Relationship between the InSAR-measured uplift, the structural framework, and the present-day stress field at Lazufre volcanic area, central Andes

Abstract

The stress regime and structural fabric in tectonically active areas control the shape of magmatic reservoirs and the orientation of dikes. Hence sub-volcanic structures provide potentially good indicators to assess regional geodynamic processes through time. We analyse the spatiotemporal evolution of the Lazufre volcanic area in the central Andes, where a regional-scale elliptical area of surface deformation commenced in 1997. The deformation signal observed by satellite radar interferometry (InSAR) can be explained by a magmatic intrusion located at approximately 10 km depth. We compare this elongated region of deformation with several nearby volcanic structures. We find that a higher concentration of volcanic vents is located within the deforming area compared to the surrounding region. Furthermore, the mean alignment of volcanic structures is NW–SE (N129°), almost perpendicular to the mean elongation of the deformation ellipticity (N28°).

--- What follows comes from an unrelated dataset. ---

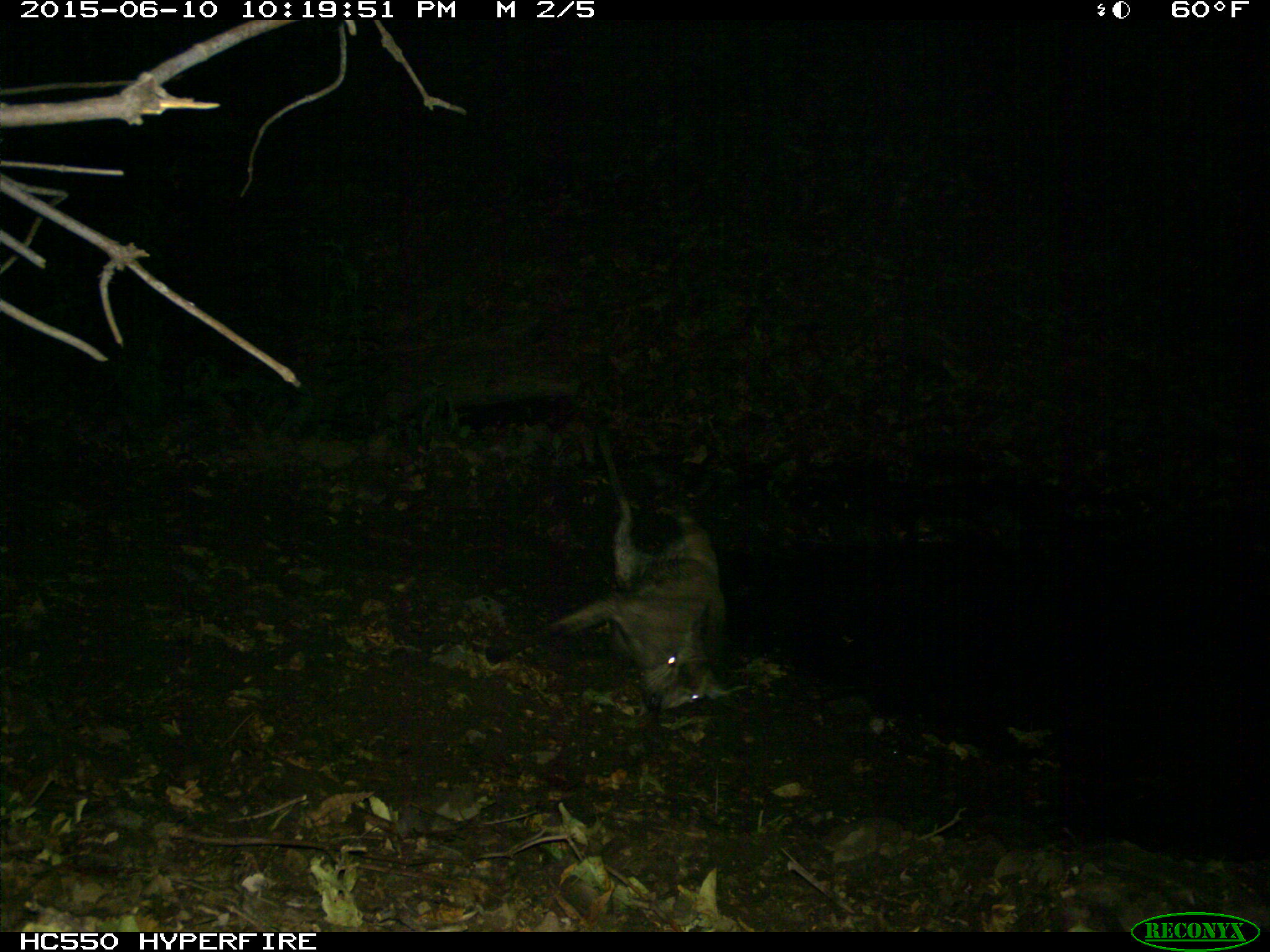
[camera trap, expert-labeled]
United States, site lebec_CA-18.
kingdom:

Applying the borehole breakout concept, we propose a unifying model that explains magmatic activity both at the short-term (InSAR) and long-term (volcano morphometric parameters): a maximum horizontal compressive stress (SH) oriented NW–SE is found to be constant in time and in space, and is dominant both at the depth of the intrusion and near the surface. Important implications arise, such as the temporal stability of the principal stress directions and the significant role of topographic loading in the stress field analysis.